Yesterday, the 23rd, we wandered around Idaho Springs to get a feel for what this town is like. The downtown has been blocked off as a pedestrian only area with tons of cute shops, restaurants, curio sellers, jewelers, rock/mineral shops, second hand emporia. It’s fun to walk around. A couple of buskers were playing quite well for change; one was delighted we knew who Pete Seeger was. Actually so were we. It reminds us of what New Hope, PA used to be before it got fancy and yuppified. We like this town.
On our way we stopped in at the Visitors Center staffed by a quintessential “retired” hippie. Wilma is a woman of a certain age who was raised out east, lived life completely, and finally landed in this town of mountains and accepting society. We talked at some length with this fascinating woman who is replete with tattoos and some hair raising tales of youth. She was delighted to share of her life and her happiness from finding this place to call home. Despite the trials she has endured, she is grateful for the life she has.
It seems that many folks who settled here from other places have sought out towns like this where they can feel at home, finding acceptance for whom they are. Not a bad definition of home, don’t you think?
Idaho Falls boasts its own hot springs resort and of course we took advantage. It was a fair 10 minute walk from our lodgings and worth the effort. Entrance was not cheap: $35 each but it was wonderful to soak in the common pool. Everyone was polite and respectful so it was easy to let our muscles unwind in the 100 degree water. About an hour divided in three shifts was plenty to turn us (me at least) into mush.
Today we got an early start to get to Mt Blue Sky for our timed reservation. We geared up for plenty of warmth because the weather is a little different at 14,000 feet. Riding to the entrance gate for the Mt Blue Sky Scenic Drive was really pleasant in the morning light and brought us to about 10,000 feet. After checking in at the gate, administered by the City of Denver, we rode 14 miles across ridges and through switchbacks to reach the paved summit at 14,130 feet. The temperature had dropped from the 60’s to low 40’s. (Hence, the layering up.) I’m glad it was cool because, as beautiful as the ride was, it was challenging. Even brought a drop of dew to my brow.
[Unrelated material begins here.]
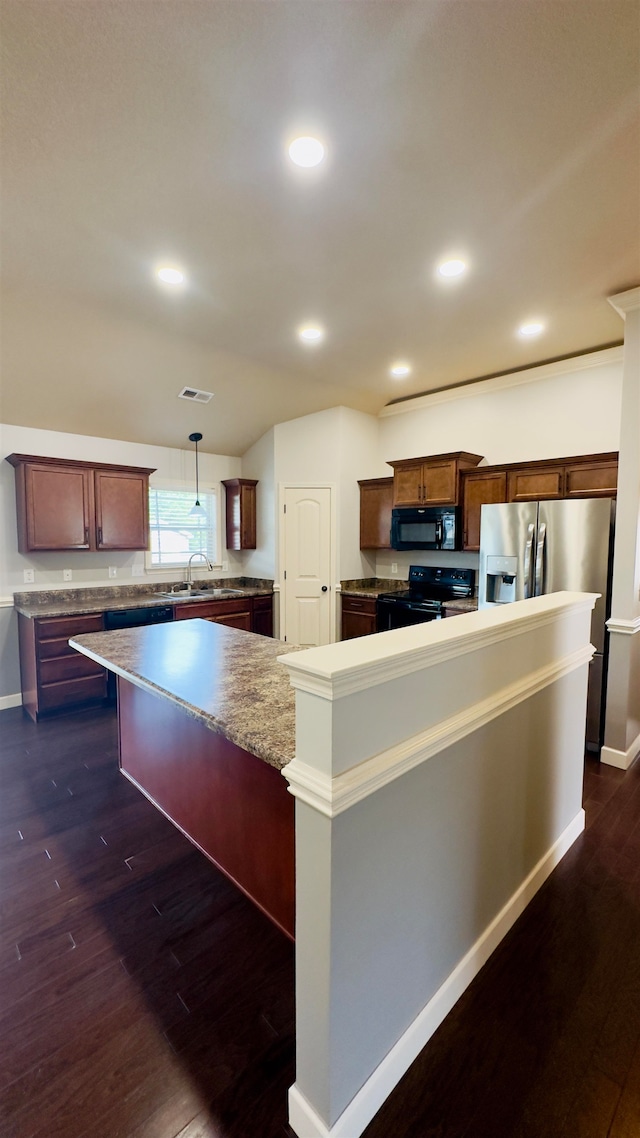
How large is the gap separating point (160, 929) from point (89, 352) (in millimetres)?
3551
The road was every bit as narrow and twisty as the roads in the Italian and Austrian Alps. They required close attention.
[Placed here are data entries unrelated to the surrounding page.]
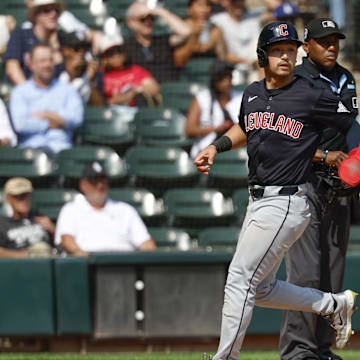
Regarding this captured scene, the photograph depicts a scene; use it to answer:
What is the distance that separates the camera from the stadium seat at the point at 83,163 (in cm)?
755

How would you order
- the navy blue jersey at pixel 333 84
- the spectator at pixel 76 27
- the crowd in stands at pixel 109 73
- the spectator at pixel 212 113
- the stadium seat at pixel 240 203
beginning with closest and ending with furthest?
the navy blue jersey at pixel 333 84, the crowd in stands at pixel 109 73, the stadium seat at pixel 240 203, the spectator at pixel 212 113, the spectator at pixel 76 27

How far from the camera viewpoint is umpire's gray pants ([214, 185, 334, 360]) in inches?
154

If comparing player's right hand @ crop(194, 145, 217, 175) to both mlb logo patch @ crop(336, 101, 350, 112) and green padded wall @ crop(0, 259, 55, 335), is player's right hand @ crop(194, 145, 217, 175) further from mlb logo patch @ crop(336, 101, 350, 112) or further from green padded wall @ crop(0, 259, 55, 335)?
green padded wall @ crop(0, 259, 55, 335)

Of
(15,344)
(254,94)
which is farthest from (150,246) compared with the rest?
(254,94)

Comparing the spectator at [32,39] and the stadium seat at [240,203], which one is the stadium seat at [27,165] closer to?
the spectator at [32,39]

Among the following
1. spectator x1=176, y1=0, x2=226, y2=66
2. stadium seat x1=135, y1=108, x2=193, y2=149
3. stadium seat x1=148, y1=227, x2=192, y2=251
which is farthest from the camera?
spectator x1=176, y1=0, x2=226, y2=66

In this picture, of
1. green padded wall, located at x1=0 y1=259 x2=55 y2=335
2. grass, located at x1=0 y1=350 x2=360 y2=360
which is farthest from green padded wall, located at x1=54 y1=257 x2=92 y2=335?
grass, located at x1=0 y1=350 x2=360 y2=360

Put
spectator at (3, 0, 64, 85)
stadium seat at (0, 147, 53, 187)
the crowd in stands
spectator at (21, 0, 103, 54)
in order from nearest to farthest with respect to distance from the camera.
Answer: the crowd in stands < stadium seat at (0, 147, 53, 187) < spectator at (3, 0, 64, 85) < spectator at (21, 0, 103, 54)

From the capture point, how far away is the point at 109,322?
231 inches

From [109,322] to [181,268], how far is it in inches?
24.6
There’s a rhythm to riding alpine roads. When you find it you stop focusing on technical minutiae and start looking through each move to the next. It’s like dance steps that gradually become natural and fluid.


Coming up to a goat or elk in or along the road, the dance lets you adapt to the change without stumbling or freezing up. Which is a good thing when there aren’t guard rails and you’re not quite sure what a fellow driver (or a goat) is going to do. We got a couple of pictures (Connie got the shots) of some goats who were having a klatch at the inside apex of a tight turn. All but one decided to scoot. The last one sat contentedly chomping some grass and wasn’t moving for anyone. Nope. Not gonna do it. About a half-million dollars worth of vehicles quivered at a halt waiting on the pleasure of a 40 pound goat. Amusing in retrospect.
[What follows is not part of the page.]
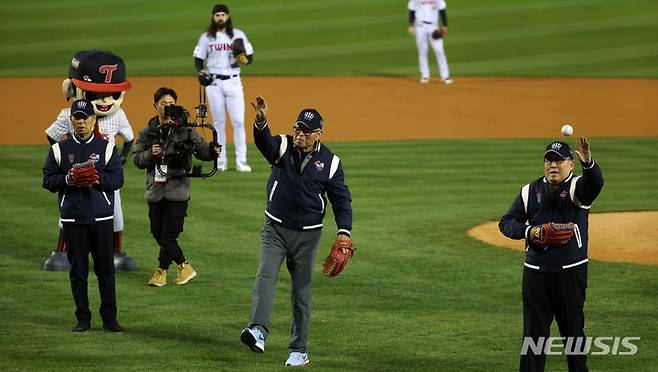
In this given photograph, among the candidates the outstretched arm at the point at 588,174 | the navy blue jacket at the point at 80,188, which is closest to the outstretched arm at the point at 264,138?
the navy blue jacket at the point at 80,188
The vista at the top is beyond spectacular. Despite smokiness due to wild fires in Utah, we could still see for dozens of miles. It’s breathtaking! Speaking of which, we bought a canister of O2 for the low, low price of $20 and we were glad to have it. At 200 puffs per canister, that’s only 10c a puff. A bargain at any price when you want it.


The ride down the mountain was easier because the roadway below is more visible. When we reached the entrance to the park, it was exhilarating to check off this bucket list item. It feels awesome!
That’s about it for tonight. Thanks so much for checking in! Be well.